Yeah, so how does that work out?
For me, not so much.
Something about being assessed as a possible suitable mate makes the whole experience incredibly unpleasant. How does an INFJ not obsess about their faults and insecurities? It's made even more unnerving by the fact that you are also suppose to be, in one way or another, assessing someone to be a suitable mate. I feel pretty bad when I begin spotting a person's flaws, or when I realize that I'm more flawed than them and thus come to the conclusion that I'm inherently unworthy.
Fantasy is so much better than reality when it comes to romance.
I can't wrap my head around "dating."
I'm not sure I've been on a lot of typical "dates."
Usually people I've become romantically involved with were friends with me initially. [I've always had more male friends than female friends].
Perhaps the romantic aspects of our relationships seemed to develop in a more relaxed atmosphere because we always just "hung out," enjoying one another's company, as opposed to specifically meeting up "on a date," to specifically put one another under a figurative microscope, and poke. It just makes things more forced in a way where they don't really have to be.
This of course is coming from someone who strongly requires a solid friendship with a person as the foundation to any kind of romantic relationship. Perhaps that concept comes easier to people who have less of a predetermination of the opposite sex, who always modify their behaviors around the other. You know, that guy who's always "on" when he's around the ladies. That chick who giggles at EVERYTHING a guy says, who seems to raise the pitch of her voice a few steps up the octave when she's talking to some dude. Any male.
Probably why I fail at standard flirting. I'm still back on the playground playing cowboys and indians with boys.. then stealing one specific cowboy's gun & pushing him on the ground second (typical kidspeak for I LIKE YOU), and then playing cops & robbers with em the next...

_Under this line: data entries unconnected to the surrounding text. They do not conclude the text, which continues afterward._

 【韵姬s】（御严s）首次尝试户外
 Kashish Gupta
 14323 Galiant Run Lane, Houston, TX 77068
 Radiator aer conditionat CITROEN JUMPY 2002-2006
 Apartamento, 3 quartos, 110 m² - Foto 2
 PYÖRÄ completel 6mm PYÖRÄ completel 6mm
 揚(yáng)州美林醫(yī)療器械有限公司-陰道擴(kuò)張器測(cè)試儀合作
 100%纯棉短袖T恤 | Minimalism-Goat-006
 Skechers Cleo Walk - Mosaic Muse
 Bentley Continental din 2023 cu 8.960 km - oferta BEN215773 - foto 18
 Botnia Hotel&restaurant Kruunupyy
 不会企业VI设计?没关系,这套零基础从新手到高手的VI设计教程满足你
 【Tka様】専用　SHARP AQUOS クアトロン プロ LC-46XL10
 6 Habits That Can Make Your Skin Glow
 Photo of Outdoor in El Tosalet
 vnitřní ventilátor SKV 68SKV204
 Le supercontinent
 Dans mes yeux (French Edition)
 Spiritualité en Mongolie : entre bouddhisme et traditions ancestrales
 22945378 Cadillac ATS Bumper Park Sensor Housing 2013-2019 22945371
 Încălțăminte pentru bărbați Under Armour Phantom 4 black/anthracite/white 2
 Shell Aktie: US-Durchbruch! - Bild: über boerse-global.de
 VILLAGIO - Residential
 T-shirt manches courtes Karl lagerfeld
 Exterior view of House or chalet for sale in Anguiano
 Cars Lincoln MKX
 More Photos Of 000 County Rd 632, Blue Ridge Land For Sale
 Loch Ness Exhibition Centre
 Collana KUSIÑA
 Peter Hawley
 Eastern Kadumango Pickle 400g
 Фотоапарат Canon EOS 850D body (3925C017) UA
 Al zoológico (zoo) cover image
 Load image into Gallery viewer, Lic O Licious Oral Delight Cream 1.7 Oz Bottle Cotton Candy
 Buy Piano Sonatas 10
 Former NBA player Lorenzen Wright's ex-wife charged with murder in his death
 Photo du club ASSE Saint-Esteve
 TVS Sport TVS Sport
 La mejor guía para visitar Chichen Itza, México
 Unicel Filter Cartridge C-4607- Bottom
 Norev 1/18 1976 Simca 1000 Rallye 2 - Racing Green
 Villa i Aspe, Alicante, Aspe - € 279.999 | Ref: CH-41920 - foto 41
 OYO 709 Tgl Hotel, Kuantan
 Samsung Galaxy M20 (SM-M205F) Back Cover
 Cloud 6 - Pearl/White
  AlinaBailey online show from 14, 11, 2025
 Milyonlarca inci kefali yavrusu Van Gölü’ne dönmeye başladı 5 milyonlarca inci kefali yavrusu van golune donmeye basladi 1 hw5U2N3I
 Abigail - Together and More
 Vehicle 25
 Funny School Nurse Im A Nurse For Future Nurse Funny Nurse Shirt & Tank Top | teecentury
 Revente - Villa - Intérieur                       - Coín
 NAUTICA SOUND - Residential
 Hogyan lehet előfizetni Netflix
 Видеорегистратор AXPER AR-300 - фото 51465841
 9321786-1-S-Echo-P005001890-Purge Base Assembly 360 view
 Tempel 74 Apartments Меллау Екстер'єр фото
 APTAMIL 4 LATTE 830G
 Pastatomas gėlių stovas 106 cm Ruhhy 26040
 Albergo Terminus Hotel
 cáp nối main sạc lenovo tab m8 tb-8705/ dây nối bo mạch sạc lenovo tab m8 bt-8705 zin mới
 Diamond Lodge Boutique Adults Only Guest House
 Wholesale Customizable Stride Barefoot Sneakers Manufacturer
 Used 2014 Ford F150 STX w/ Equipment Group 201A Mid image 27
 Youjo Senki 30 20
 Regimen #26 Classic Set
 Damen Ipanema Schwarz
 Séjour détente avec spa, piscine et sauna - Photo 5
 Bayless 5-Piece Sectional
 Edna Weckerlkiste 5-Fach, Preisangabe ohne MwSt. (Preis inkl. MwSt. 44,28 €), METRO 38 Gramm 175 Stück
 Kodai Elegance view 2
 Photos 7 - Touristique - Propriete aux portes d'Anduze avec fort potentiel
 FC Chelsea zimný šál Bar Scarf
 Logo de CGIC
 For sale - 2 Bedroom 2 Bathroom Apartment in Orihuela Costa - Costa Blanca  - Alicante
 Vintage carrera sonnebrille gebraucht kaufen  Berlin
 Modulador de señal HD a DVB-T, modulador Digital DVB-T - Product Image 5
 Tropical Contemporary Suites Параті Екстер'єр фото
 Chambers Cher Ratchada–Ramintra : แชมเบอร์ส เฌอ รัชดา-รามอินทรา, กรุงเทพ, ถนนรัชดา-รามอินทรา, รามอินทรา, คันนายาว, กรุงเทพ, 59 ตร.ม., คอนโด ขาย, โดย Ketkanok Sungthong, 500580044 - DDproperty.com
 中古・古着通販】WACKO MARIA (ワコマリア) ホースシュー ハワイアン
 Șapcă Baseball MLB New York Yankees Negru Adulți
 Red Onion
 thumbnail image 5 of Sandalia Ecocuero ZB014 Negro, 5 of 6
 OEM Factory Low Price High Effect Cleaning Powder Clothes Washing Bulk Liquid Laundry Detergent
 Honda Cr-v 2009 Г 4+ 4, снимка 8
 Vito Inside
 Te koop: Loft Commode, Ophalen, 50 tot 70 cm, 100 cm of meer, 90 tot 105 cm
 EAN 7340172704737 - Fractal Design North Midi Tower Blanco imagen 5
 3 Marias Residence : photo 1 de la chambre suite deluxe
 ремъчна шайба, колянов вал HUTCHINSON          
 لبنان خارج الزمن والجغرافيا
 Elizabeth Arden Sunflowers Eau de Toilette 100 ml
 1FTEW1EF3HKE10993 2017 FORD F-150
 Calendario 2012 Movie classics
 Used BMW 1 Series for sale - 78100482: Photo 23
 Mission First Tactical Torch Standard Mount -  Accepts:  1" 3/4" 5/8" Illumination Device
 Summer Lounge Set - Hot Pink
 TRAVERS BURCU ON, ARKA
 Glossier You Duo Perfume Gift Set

Romantic relationships just seem to 'fall into place' in a perhaps more natural sort of way for me.
I mean, once it's realized our feelings have extended beyond typical friendship (i.e., we were playing cops and robbers and I let the cop arrest me, and then he kissed me.. which has never happened to be unwelcome.. must be the intuitives I hang out with..

), we do end up talking about specifics & such, our feelings and whathaveyou. And it's never really gotten uncomfortable, or felt vague. I never felt like I was being judged, and I didn't feel like I had to consciously test the waters before diving in.